[Caption-style text data]
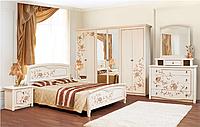 Спальня Ванесса 4д комплект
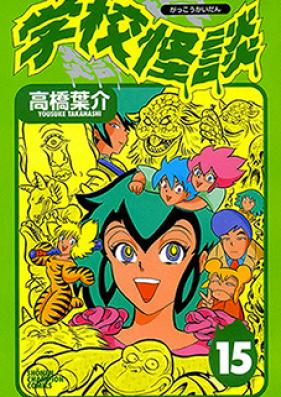 学校怪談 第01-15巻 [Gakkou Kaidan vol 01-15]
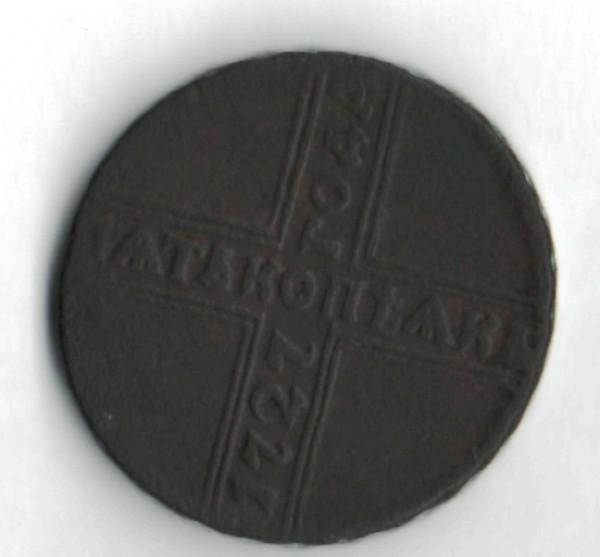 Крестовик 1727 - 1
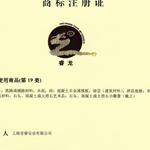 睿龙注册商标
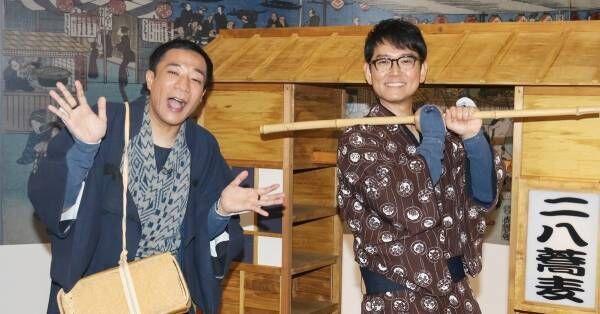 ナイツ、江戸時代の笑いに興味「時事ネタがどういうものだったのか…」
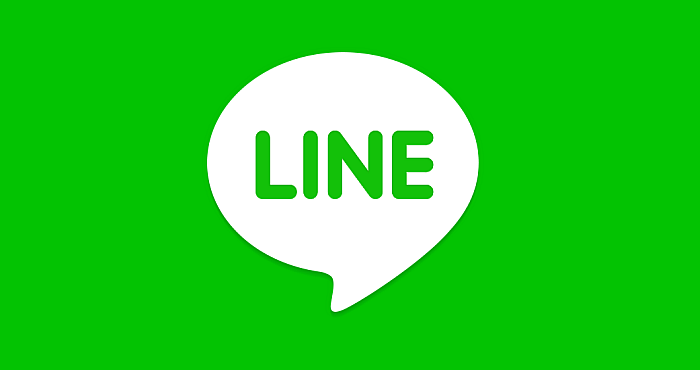 Download LINE | Download Messenger Free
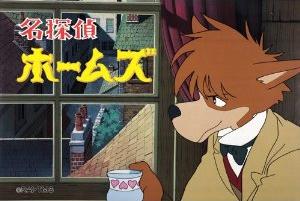 宮崎 駿も参加、TVアニメ『名探偵ホームズ』のDVD-BOXがお買い得価格で再登場!
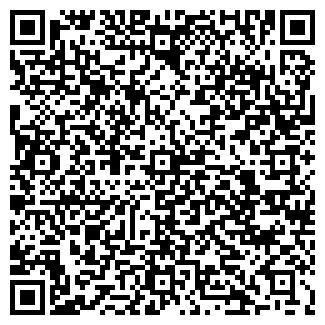 QR-код с контактной информацией организации КОЗИН А. Г.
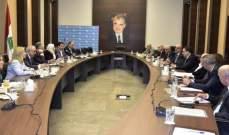 """""""المستقبل"""" أكدت أهمية التضامن الحكومي: للتوقف عن المنازلات السياسية والإعلامية"""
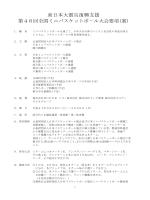 東日本大震災復興支援 第46回全国ミニバスケットボ-ル大会要項(案)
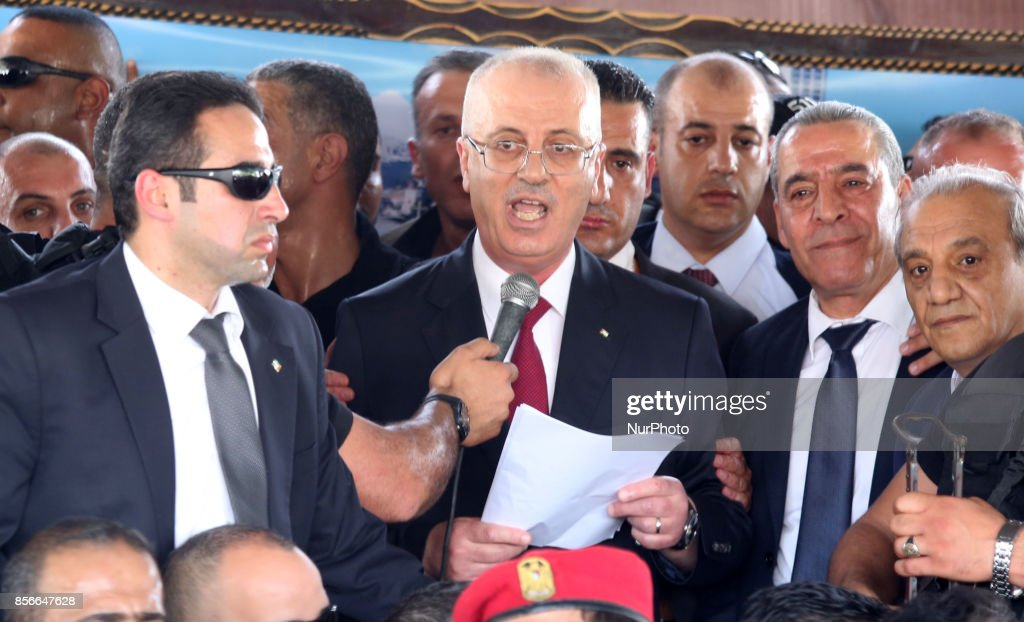 Palestinian PM first visit to Gaza since 2015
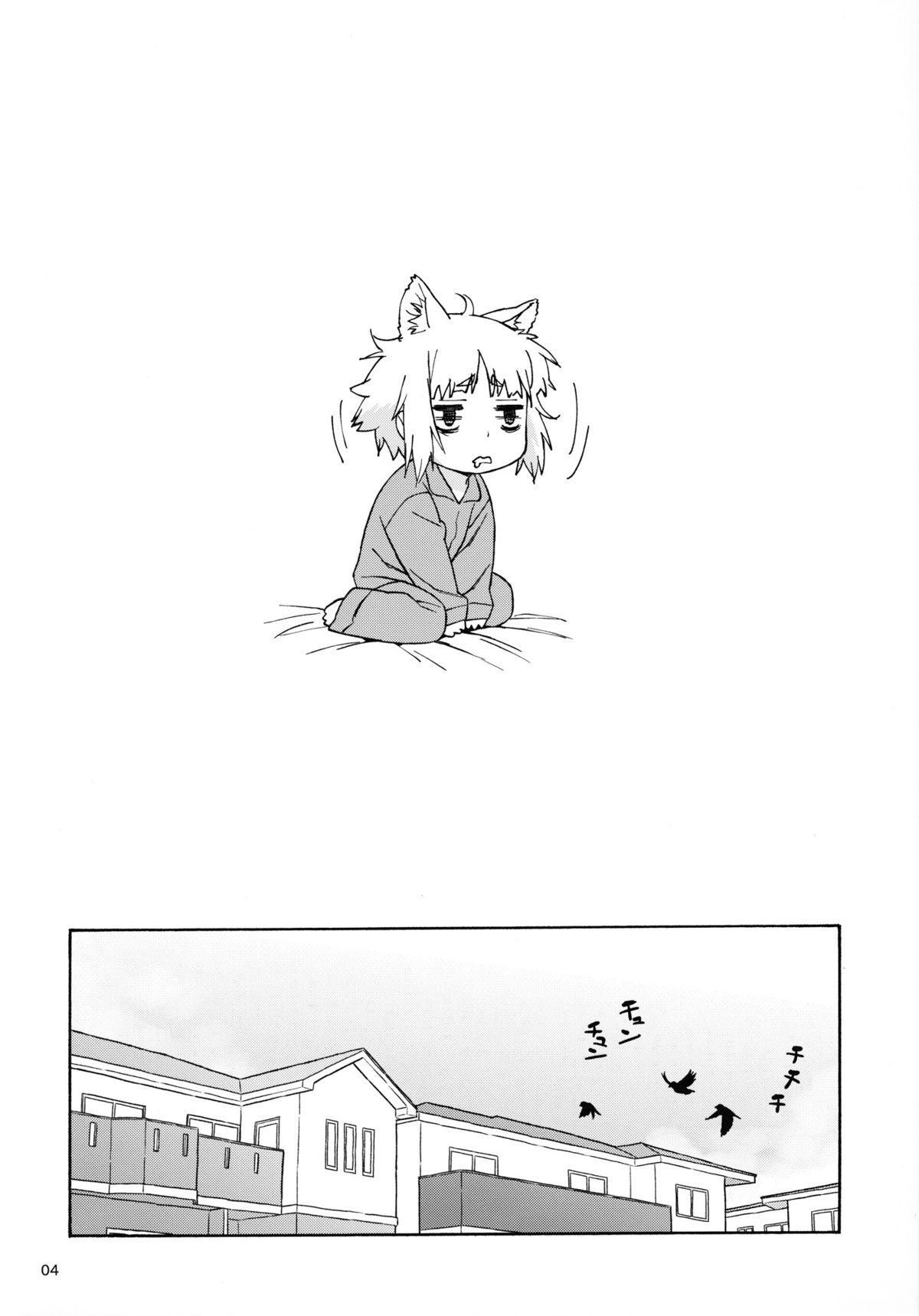 (C84) [666protect (Jingrock)] Doushichattano? Kagari-san | What Did I Do, Kagari-san? (Witch Craft Works) [English] {doujin-moe.us} 2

• **EXERCISE**: What is needed is an exact repetition of every entry, without the pictures.

• **OUTPUT OF THE TASK**:
 Спальня Ванесса 4д комплект
 学校怪談 第01-15巻 [Gakkou Kaidan vol 01-15]
 Крестовик 1727 - 1
 睿龙注册商标
 ナイツ、江戸時代の笑いに興味「時事ネタがどういうものだったのか…」
 Download LINE | Download Messenger Free
 宮崎 駿も参加、TVアニメ『名探偵ホームズ』のDVD-BOXがお買い得価格で再登場!
 QR-код с контактной информацией организации КОЗИН А. Г.
 """""""المستقبل"""" أكدت أهمية التضامن الحكومي: للتوقف عن المنازلات السياسية والإعلامية"""
 東日本大震災復興支援 第46回全国ミニバスケットボ-ル大会要項(案)
 Palestinian PM first visit to Gaza since 2015
 (C84) [666protect (Jingrock)] Doushichattano? Kagari-san | What Did I Do, Kagari-san? (Witch Craft Works) [English] {doujin-moe.us} 2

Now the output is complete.